* [AIM OF THE EXERCISE]:
Wherever "capture" shows up in the records below, copy the whole line.

* [EXERCISE MATERIALS]:
=== Begin Enclosure ===

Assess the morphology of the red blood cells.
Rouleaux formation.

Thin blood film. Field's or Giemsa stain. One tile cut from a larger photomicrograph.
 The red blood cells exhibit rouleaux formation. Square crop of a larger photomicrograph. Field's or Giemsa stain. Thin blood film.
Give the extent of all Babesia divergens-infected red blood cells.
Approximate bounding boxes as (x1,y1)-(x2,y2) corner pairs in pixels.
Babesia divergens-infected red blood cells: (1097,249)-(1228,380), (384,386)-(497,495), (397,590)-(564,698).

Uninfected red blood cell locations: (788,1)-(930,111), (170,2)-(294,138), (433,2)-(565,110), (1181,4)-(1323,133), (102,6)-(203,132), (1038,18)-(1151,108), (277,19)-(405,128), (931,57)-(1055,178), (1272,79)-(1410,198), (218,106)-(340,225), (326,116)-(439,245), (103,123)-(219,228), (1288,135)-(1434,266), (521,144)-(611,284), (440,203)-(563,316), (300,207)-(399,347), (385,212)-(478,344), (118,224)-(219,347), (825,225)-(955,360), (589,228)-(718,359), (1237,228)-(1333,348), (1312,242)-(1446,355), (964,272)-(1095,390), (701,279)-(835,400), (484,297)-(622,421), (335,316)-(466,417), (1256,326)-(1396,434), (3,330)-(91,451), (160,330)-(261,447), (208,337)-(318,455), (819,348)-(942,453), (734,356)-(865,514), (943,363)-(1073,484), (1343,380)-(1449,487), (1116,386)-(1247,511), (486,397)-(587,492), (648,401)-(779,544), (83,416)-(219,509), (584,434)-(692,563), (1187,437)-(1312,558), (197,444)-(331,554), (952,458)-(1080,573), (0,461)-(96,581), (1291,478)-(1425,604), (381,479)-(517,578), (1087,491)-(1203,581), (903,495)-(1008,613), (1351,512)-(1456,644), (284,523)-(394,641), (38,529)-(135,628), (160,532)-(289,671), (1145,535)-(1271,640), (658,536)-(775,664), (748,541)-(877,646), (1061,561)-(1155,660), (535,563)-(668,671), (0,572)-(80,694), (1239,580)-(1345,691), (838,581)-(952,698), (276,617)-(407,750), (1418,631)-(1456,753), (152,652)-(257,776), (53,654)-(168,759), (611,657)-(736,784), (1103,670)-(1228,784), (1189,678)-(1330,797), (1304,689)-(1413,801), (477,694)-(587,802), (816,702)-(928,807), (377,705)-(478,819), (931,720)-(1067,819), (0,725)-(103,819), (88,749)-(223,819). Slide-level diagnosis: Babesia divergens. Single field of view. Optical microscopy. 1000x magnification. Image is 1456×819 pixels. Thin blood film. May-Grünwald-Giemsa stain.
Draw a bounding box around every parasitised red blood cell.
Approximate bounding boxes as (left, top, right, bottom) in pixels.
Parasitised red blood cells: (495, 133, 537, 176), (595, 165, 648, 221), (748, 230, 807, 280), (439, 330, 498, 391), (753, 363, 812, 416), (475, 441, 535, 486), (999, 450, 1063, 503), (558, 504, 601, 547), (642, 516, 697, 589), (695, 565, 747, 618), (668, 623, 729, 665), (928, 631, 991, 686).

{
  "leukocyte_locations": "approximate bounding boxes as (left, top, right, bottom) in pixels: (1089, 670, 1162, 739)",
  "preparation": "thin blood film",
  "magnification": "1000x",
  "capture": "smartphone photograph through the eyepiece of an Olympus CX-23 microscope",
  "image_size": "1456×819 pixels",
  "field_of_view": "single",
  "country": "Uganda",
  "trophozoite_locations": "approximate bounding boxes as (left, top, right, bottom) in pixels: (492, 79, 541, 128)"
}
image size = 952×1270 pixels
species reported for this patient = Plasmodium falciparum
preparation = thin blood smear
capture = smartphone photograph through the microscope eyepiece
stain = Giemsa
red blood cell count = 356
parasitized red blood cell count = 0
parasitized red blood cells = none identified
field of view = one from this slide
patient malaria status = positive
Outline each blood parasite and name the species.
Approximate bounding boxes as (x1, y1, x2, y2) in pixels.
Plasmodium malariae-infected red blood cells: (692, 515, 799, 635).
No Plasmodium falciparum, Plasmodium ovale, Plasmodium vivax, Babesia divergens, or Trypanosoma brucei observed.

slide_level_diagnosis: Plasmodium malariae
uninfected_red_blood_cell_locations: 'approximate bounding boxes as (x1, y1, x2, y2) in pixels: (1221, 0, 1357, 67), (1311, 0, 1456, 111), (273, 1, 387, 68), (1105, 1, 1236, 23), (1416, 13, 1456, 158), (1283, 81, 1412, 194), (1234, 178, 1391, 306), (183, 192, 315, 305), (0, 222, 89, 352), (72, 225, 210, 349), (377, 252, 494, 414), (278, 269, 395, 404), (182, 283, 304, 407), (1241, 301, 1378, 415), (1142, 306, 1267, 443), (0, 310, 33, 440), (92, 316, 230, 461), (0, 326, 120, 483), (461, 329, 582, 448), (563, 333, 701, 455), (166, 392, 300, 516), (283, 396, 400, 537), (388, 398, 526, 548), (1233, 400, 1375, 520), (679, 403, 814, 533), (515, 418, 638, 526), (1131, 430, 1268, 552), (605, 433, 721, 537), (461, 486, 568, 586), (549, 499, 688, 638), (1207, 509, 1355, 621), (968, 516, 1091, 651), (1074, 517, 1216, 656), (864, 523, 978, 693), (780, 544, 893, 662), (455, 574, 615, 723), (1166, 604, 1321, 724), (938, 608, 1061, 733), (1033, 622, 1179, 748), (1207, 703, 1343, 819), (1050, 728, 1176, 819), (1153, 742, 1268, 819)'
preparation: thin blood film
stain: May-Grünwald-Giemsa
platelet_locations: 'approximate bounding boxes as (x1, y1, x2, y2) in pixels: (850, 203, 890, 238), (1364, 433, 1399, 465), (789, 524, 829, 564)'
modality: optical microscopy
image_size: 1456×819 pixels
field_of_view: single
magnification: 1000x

=== End Enclosure ===

* [TASK RESULT]:
  "capture": "smartphone photograph through the eyepiece of an Olympus CX-23 microscope",
capture = smartphone photograph through the microscope eyepiece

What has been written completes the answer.